Leonela lo miró, su corazón dividido entre los términos de su acuerdo fingido y el amor que, contra su voluntad, crecía en su pecho.
—Está bien —dijo finalmente, su voz suave pero cargada de cautela—. Pero no más sorpresas, Enrique. No toleraré más… mentiras, ¿queda claro?
Enrique asintió, el peso de sus secretos apretándole el pecho como una cadena. Quiso confesar, pero las palabras se le atoraron. En cambio, extendió la mano, sus dedos rozando los de ella con una suavidad que era súplica y promesa a la vez.
—Vamos a casa —dijo, su voz baja, cargada de una intensidad que aceleró el pulso de Leonela—. Vi una botella de vino en la cocina.
Leonela dudó, pero la chispa en los ojos de Enrique, esa mezcla de misterio y devoción, la atrajo como un imán. Asintió, y juntos se dirigieron a la casa de Leonela, un refugio lejos del lujo opresivo del hotel.
La casa de Leonela era su santuario, un remanso de paz donde el sol filtrado por cortinas de lino tejía dorados suaves sobre el suelo de madera crujiente, y el tic-tac distante de un reloj antiguo marcaba un ritmo sereno, como un latido colectivo con el jardín exterior. El aroma a lavanda seca flotaba en el aire quieto, absorbiendo secretos en sus paredes blanqueadas, mientras una brisa ligera mecía las hojas del limonero en la ventana, invitando al olvido de tormentas pasadas. Enrique, de pie junto a la encimera, la observaba con una intensidad que era tanto hambre como reverencia, sus ojos devorándola como si fuera la única verdad en un mundo de mentiras, pero aquí, en esta calma envolvente, el tiempo parecía detenerse, permitiendo que las dudas se disiparan como niebla matutina.
—Eres un encanto —murmuró, su voz un ronco susurro, cargada de una pasión que hizo temblar el aire.
Leonela alzó la vista, sus labios entreabiertos. Antes de que pudiera responder, Enrique dio un paso hacia ella, sus manos encontrando las suyas, sus dedos entrelazándose con una urgencia que hizo crepitar el espacio entre ellos. Se acercó con movimientos deliberados, como tejiendo un hechizo. Sus dedos, cálidos y firmes, comenzaron a desabotonar la blusa de Leonela, cada botón un susurro en el silencio, la tela abriéndose para revelar un brasier de encaje beige que abrazaba su piel como una sombra. El aliento de Enrique se detuvo, sus ojos oscureciéndose con deseo.
—Eres hermosa, Leonela —susurró, su voz temblando mientras acercaba sus labios a los de ella.

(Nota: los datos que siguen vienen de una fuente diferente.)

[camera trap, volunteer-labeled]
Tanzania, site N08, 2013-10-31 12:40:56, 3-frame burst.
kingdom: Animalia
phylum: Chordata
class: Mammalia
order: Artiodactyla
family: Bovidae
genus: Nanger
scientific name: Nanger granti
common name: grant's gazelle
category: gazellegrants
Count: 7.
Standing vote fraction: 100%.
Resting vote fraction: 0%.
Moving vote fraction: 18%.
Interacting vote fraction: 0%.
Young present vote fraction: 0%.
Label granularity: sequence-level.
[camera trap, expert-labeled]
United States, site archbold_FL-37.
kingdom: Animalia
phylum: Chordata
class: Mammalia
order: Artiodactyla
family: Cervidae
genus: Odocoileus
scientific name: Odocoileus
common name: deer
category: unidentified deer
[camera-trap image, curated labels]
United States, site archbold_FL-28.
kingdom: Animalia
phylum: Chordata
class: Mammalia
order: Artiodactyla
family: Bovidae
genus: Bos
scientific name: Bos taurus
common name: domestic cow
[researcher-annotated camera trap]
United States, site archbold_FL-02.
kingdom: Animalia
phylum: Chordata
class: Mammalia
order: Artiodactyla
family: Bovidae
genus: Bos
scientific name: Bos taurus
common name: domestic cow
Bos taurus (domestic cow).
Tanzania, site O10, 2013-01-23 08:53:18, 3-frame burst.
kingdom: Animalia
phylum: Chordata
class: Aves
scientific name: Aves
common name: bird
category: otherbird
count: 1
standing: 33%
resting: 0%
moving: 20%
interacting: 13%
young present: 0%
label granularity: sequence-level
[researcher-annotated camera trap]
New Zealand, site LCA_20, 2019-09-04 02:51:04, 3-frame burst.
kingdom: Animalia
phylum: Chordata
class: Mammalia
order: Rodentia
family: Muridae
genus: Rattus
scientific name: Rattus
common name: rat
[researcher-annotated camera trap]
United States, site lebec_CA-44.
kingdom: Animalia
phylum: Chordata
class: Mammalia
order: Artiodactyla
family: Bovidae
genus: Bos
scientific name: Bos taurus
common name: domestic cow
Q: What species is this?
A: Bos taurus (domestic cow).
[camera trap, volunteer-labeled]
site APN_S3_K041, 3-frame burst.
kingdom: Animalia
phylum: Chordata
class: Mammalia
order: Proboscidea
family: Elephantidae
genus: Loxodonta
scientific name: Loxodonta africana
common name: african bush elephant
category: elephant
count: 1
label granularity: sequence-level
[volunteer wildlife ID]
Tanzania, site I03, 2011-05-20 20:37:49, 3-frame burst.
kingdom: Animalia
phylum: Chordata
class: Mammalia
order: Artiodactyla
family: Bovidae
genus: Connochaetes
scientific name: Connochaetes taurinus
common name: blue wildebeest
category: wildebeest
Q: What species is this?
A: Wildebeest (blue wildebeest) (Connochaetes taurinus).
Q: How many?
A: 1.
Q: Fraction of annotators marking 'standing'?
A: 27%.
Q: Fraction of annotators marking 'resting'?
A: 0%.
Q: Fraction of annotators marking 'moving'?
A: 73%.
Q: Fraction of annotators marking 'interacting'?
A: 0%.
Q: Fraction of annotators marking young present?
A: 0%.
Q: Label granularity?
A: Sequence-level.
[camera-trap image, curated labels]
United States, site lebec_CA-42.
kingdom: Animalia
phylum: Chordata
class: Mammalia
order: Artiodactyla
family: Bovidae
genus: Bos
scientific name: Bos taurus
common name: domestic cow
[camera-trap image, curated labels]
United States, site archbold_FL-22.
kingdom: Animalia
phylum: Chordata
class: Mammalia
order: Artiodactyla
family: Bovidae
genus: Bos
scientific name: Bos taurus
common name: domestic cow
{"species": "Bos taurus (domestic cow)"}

Leonela, atrapada en una bruma de deseo, entrelazó sus dedos en el cabello de él, atrayéndolo en un beso profundo, evocador, que sabía a uva, deseo y desesperación. Sus bocas danzaban en una batalla de pasión, cada roce encendiendo chispas que amenazaban con incendiar la habitación. El mármol frío bajo sus caderas contrastaba con el calor de sus cuerpos, y por un instante, el mundo —Samara, Cassandra, los secretos— se desvaneció, dejando solo el latido furioso de sus corazones.